Our time is up now and we have finished our time here. I crush all of my pots that were not good enough make the cut. About 50% of what I have made here this time. I burn my poetry. I clean up my wheel. I dry all of my turnings. I pack them into strong plastic bags and pack them securely into strong cardboard boxes and post them back to Australia. I’ll see them again after 2 months spent at sea in the cheap surface to surface mail system. It’s so much cheaper to post dry turnings than fresh wet plastic clay with 30% water content. We have perfectly good water back home in Australia to make good clay from these dry fragments. They may yet have another life?

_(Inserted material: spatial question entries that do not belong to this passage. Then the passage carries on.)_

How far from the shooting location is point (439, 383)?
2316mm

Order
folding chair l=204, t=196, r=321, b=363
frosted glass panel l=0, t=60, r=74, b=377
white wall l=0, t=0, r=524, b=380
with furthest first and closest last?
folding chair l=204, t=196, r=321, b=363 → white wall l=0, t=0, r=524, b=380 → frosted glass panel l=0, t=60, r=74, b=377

As we catch the train out of Arita, I see the fields of over-winter barley are being harvested now. They were looking very ripe and going to head when we trained into here 5 weeks ago. The stubble is being ploughed in in preparation for the next crop. The other fallow fields are being flooded and ploughed ready for the next rice crop. The weeds and purple flowering, nitrogen-fixing ‘vetch’ that has been allowed to grow in the fallow period needs to be turned in as a green manure. It all looks good from the window of the train as we speed by.

When I was here 8 months ago the rice was being harvested, now it’s the early, over-wintered’ barly coming in, with the summer rice being planted.
The circle of life turns. I suddenly feel the need to get back to my own garden and do all of the weeding and planting that I know will now be needing to be done. Annabelle Slougette has been working in our pottery and keeping the place under care-and-maintenance for the past 5 weeks.
I can hardly wait to get home, now that I’m starting on the way back. I’m consoled by the beautiful bento box lunch on the train. It helps!